8. Per contra, Ms.Mukta Gupta, learned counsel for the State, while supporting the order of detention and denying the allegation that it has been passed only with a view to frustrate the bail order, has submitted that the activities of the petitioner were directed against the public at large and were sufficient to bring them within the ambit of "public order". It is urged that non-filing of a petition for cancellation of bail does not preclude the detaining authority from passing an order of detention, if it arrives at the subjective satisfaction that the activities of the detenu are prejudicial to the maintenance of public order. It is, however, not disputed that none of the orders of acquittal/discharge have been challenged by the State. Nevertheless, it is clarified that there was no point in filing the appeals against such orders as the complainants, the eye/material witnesses and even the victims had turned hostile due to terror and fear of the petitioner as well as his associates.

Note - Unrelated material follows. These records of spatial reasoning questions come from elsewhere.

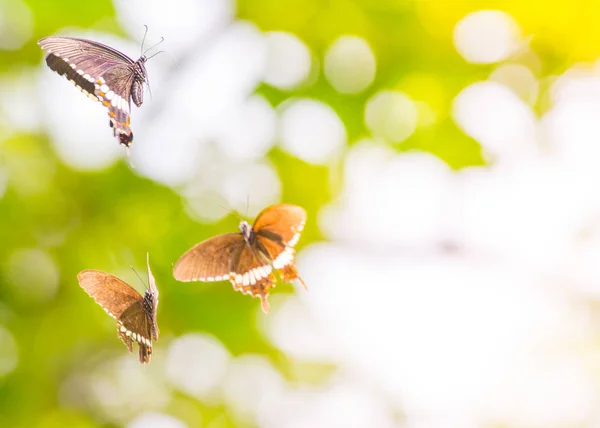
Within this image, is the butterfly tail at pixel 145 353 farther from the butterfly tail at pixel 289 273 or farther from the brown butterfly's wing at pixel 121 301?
the butterfly tail at pixel 289 273

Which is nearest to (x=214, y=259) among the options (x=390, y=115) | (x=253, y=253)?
(x=253, y=253)

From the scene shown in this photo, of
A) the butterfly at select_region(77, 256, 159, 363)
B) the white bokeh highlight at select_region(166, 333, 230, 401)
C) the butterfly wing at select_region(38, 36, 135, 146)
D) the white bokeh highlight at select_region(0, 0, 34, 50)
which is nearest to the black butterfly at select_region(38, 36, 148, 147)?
the butterfly wing at select_region(38, 36, 135, 146)

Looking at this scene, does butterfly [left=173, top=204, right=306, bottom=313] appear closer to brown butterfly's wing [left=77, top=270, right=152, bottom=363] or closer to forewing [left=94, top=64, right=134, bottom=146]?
brown butterfly's wing [left=77, top=270, right=152, bottom=363]

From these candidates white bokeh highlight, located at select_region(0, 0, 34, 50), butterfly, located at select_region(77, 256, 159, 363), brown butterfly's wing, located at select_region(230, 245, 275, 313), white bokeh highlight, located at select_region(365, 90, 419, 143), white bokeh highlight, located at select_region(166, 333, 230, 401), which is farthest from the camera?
white bokeh highlight, located at select_region(166, 333, 230, 401)

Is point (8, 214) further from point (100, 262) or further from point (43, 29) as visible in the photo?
point (43, 29)

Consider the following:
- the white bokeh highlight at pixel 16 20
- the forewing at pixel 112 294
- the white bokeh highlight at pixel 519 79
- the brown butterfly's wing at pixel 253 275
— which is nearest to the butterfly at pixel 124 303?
the forewing at pixel 112 294

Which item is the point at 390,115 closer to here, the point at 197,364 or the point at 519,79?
the point at 519,79

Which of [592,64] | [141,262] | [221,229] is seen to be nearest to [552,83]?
[592,64]
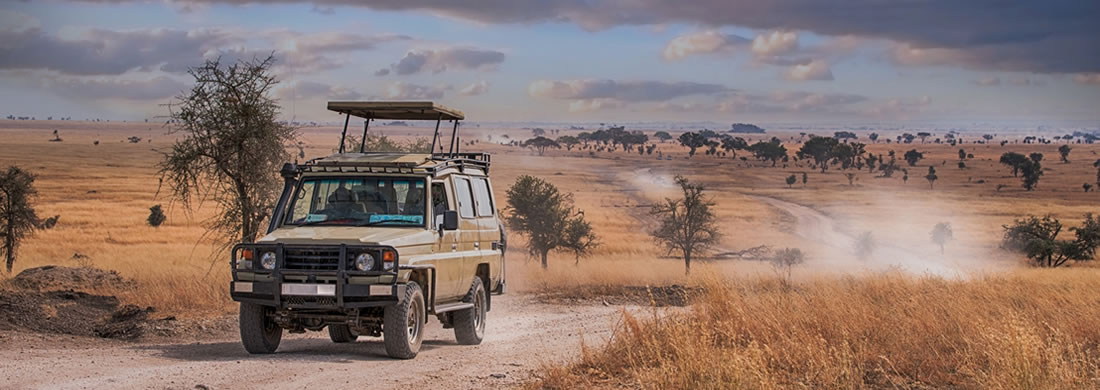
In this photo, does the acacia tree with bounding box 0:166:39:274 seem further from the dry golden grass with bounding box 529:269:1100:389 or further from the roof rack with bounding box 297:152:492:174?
the dry golden grass with bounding box 529:269:1100:389

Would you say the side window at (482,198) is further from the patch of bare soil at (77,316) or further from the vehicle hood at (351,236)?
the patch of bare soil at (77,316)

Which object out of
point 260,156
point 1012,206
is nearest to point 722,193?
point 1012,206

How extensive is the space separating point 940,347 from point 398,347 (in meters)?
6.12

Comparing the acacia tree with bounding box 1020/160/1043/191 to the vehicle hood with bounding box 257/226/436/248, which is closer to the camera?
the vehicle hood with bounding box 257/226/436/248

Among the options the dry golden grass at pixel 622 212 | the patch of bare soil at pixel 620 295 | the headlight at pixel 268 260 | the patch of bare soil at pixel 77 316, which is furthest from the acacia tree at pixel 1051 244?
the headlight at pixel 268 260

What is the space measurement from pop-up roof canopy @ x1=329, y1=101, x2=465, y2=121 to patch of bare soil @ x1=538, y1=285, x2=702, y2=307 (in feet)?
25.3

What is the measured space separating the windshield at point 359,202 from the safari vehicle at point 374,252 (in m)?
0.01

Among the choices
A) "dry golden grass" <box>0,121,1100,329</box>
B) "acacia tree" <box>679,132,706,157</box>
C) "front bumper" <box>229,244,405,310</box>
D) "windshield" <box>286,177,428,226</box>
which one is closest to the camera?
"front bumper" <box>229,244,405,310</box>

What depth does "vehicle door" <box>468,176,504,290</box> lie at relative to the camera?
48.1 ft

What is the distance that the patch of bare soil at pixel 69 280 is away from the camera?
21.3 metres

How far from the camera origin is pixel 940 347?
11.5 metres

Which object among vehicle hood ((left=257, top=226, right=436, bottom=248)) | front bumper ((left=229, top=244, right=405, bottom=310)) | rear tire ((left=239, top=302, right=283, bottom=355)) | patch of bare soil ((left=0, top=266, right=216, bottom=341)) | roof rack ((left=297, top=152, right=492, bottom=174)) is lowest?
patch of bare soil ((left=0, top=266, right=216, bottom=341))

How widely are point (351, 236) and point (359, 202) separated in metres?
1.17

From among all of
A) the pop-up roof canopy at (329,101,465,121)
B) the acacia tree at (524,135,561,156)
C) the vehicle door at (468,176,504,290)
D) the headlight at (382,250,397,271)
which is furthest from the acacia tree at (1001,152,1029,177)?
the headlight at (382,250,397,271)
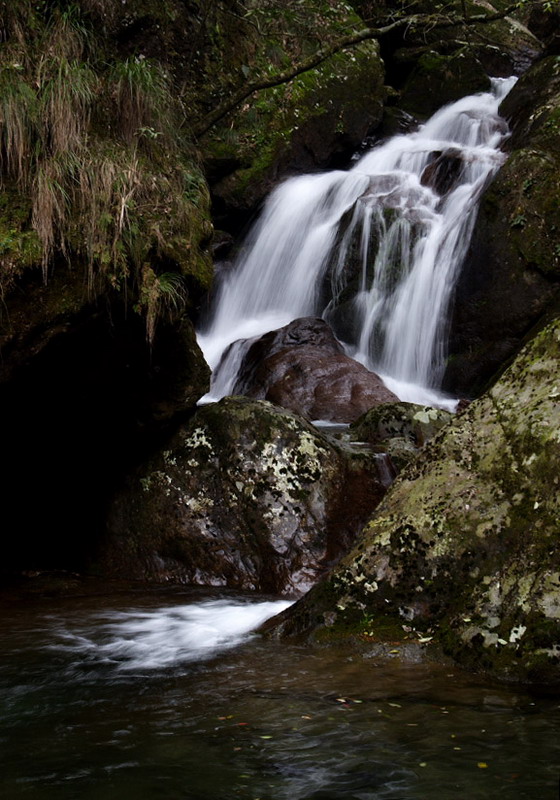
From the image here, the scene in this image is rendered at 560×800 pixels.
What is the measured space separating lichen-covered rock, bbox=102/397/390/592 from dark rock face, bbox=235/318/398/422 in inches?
114

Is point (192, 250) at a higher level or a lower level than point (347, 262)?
lower

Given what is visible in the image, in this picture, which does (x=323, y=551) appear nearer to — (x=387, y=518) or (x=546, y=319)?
(x=387, y=518)

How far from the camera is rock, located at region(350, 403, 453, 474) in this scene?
284 inches

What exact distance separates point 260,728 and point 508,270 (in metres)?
8.95

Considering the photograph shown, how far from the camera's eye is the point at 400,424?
7.28m

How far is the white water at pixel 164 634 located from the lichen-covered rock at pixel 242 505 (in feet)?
2.08

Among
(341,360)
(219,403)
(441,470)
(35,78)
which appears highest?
(35,78)

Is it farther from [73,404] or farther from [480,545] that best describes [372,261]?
[480,545]

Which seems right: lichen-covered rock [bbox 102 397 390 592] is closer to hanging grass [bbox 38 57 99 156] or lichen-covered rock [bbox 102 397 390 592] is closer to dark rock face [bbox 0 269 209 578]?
dark rock face [bbox 0 269 209 578]

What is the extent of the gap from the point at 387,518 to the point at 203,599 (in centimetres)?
195

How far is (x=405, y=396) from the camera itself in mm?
10125

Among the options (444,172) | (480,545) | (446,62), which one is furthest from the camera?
(446,62)

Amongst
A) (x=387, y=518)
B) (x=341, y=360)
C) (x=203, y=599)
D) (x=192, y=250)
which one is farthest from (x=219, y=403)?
(x=341, y=360)

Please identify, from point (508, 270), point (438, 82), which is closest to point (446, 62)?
point (438, 82)
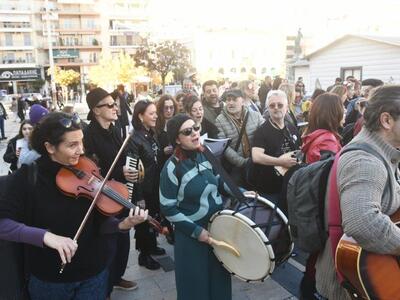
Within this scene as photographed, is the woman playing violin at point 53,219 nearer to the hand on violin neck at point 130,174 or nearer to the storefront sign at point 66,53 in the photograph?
the hand on violin neck at point 130,174

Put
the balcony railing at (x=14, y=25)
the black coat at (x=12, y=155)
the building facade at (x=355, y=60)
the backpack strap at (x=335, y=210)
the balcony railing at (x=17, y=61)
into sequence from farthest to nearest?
the balcony railing at (x=17, y=61) < the balcony railing at (x=14, y=25) < the building facade at (x=355, y=60) < the black coat at (x=12, y=155) < the backpack strap at (x=335, y=210)

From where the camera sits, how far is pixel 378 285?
65.3 inches

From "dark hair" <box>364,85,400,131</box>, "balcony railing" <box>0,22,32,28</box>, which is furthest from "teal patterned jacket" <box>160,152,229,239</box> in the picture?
"balcony railing" <box>0,22,32,28</box>

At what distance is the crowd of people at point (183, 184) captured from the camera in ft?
5.75

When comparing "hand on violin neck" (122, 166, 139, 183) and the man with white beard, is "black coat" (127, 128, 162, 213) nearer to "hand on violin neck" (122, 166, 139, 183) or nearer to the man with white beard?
"hand on violin neck" (122, 166, 139, 183)

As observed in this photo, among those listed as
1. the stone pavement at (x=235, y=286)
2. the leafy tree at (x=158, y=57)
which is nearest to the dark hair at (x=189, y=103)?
the stone pavement at (x=235, y=286)

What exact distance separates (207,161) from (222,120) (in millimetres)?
1839

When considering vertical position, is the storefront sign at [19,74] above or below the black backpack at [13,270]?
above

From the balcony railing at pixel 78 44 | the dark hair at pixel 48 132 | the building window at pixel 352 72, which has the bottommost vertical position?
the dark hair at pixel 48 132

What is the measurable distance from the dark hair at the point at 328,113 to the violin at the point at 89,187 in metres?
1.82

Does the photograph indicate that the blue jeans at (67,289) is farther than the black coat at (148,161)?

9. Thus, the main question for consideration is whether the activities of the petitioner, highlighted in the grounds of detention, fall within the realm of "public order" or "law and order".
10. The distinction between the two concepts of "public order" and "law and order" has been lucidly explained by the Apex Court in Ashok Kumar Vs. Delhi Administration, . Inter alia, observing that the true distinction between the areas of "public order" and "law and order", being fine and sometimes overlapping, does not lie in the nature or quality of the act but in the degree and extent of its reach upon society, their Lordships said that the act by itself is not determinant of its own gravity. It is the potentiality of the act to disturb the even tempo of the life of the community which makes it "prejudicial to the maintenance of public order". If the contravention in its effect is confined only to a few individuals directly involved, as distinct from a wide spectrum of public, it would raise the problem of "law and order" only. It is the length, magnitude and intensity of the terror wave unleashed by a particular act or violence creating disorder that distinguishes it as an act affecting "public order" from that concerning "law and order". On the facts of that case the Court held that whenever there is an armed hold up by gangsters in a residential area of the city and persons are deprived of their belongings at the point of knife or revolver they become victims of organized crime and such acts when enumerated in the grounds of detention, clearly show that the activities of a detenu cover a wide field falling within the ambit of the concept of "public order".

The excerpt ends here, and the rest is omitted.